Today (13 November) is World Kindness Day, and in these unprecedented times, being kinder has never been more important. Plus, it’s easier than you think to be kind.
There are many ways to be kind in life, and in these strange times being kind can have an ever more powerful effect on people who may be struggling.
WHAT DOES IT MEAN?
Kindness is simply doing something that is motivated from genuine, warm feelings for others. It allows other people to experience positivity from an action that we have made which is fuelled through kindness.
Understanding that others in our society may be having a challenging time coming to terms with the pandemic, concerns over their health or even struggling to understand or adapt to the new social distancing guidelines and regulations is important.
Being aware that others may need more time, are unable to wear a face mask or covering, or cannot social distance is an act of kindness in itself: It shows you are aware of the needs of others. And, this can have a profound effect on people in the disabled community.
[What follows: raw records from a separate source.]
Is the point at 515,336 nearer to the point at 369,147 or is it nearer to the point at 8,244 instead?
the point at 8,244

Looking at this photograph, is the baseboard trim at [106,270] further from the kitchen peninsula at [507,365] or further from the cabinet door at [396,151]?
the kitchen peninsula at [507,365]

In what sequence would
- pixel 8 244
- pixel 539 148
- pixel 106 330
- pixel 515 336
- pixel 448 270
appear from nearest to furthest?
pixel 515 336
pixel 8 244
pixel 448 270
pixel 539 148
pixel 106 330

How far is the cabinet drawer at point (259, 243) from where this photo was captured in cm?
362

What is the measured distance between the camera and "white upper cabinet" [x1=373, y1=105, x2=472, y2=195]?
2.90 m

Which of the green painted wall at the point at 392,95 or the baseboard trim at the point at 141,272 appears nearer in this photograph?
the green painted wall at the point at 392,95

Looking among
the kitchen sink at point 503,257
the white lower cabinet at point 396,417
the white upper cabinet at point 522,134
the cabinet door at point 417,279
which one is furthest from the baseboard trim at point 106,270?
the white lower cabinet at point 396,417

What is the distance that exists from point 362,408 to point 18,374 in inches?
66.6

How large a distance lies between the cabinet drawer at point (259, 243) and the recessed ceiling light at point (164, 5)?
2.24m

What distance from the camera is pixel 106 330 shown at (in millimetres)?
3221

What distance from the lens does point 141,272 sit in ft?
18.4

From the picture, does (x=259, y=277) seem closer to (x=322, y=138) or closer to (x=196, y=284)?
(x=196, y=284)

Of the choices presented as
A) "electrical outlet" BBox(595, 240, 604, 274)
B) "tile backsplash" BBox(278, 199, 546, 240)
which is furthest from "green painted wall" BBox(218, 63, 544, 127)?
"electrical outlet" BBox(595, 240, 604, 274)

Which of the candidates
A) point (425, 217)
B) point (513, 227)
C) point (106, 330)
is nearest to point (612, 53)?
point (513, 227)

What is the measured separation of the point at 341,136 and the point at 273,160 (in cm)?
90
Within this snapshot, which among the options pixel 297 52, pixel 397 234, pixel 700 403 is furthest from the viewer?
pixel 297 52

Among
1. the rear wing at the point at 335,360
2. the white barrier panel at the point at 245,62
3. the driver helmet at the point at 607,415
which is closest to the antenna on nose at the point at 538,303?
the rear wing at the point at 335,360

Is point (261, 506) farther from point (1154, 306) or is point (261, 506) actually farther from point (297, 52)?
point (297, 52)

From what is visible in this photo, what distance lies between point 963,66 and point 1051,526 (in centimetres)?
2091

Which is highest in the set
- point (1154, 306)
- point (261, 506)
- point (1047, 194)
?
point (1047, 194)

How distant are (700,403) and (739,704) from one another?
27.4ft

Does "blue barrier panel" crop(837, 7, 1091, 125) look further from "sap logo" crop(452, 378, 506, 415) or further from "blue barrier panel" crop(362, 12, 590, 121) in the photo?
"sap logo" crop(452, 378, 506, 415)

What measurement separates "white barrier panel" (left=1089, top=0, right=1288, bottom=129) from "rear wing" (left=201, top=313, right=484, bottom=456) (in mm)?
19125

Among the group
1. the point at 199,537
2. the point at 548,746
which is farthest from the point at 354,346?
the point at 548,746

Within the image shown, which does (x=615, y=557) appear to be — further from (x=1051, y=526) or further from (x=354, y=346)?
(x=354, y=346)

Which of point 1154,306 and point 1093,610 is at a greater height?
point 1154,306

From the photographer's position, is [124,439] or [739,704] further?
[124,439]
“In the face of coronavirus, it felt important to remind ourselves what a difference we can all make to each other with acts of kindness,” explains the team at Mental Health Foundation, a charity working to support people to thrive by understanding, protecting and sustaining mental health.
“We wanted to start a conversation about the sort of society we want to see emerge from the pandemic – and what the government should do to support kindness,” the team continues.
There are many different ways that you can be kind, from nice manners, to learning please, thank you, hello and goodbye in British Sign Language (BSL) – a little really does go a long way.
Calling a friend to check in, looking after our mental health and the mental health of others has never been more important, getting some shopping in for an elderly neighbour. Or, grab a tea with someone you know may be feeling isolated in these strange times.
From giving up your seat on the bus – if you are able to – donating some money to charity, having a conversation with a homeless person to putting some litter in the bin, there are many small yet impactful ways you can be kind in your day-to-day life.
Plus, being kind is proven to have a positive impact on your mental health and wellbeing.
DOING GOOD, DOES YOU GOOD
Being kind and acting in a manner that is kind to others is incredibly beneficial for our mental wellbeing. In fact, being kind or experiencing kindness produces the oxytocin – or the love hormone – which is known to lower blood pressure and improve overall heart health.
Discover the benefits of being kind (proven by science) by visiting the Random Acts of Kindness Foundation.
Top Tip: Be mindful of your own needs. Giving too much of ourselves to others can also be detrimental to our health, so know when to take some time out for you. Kindness starts with you.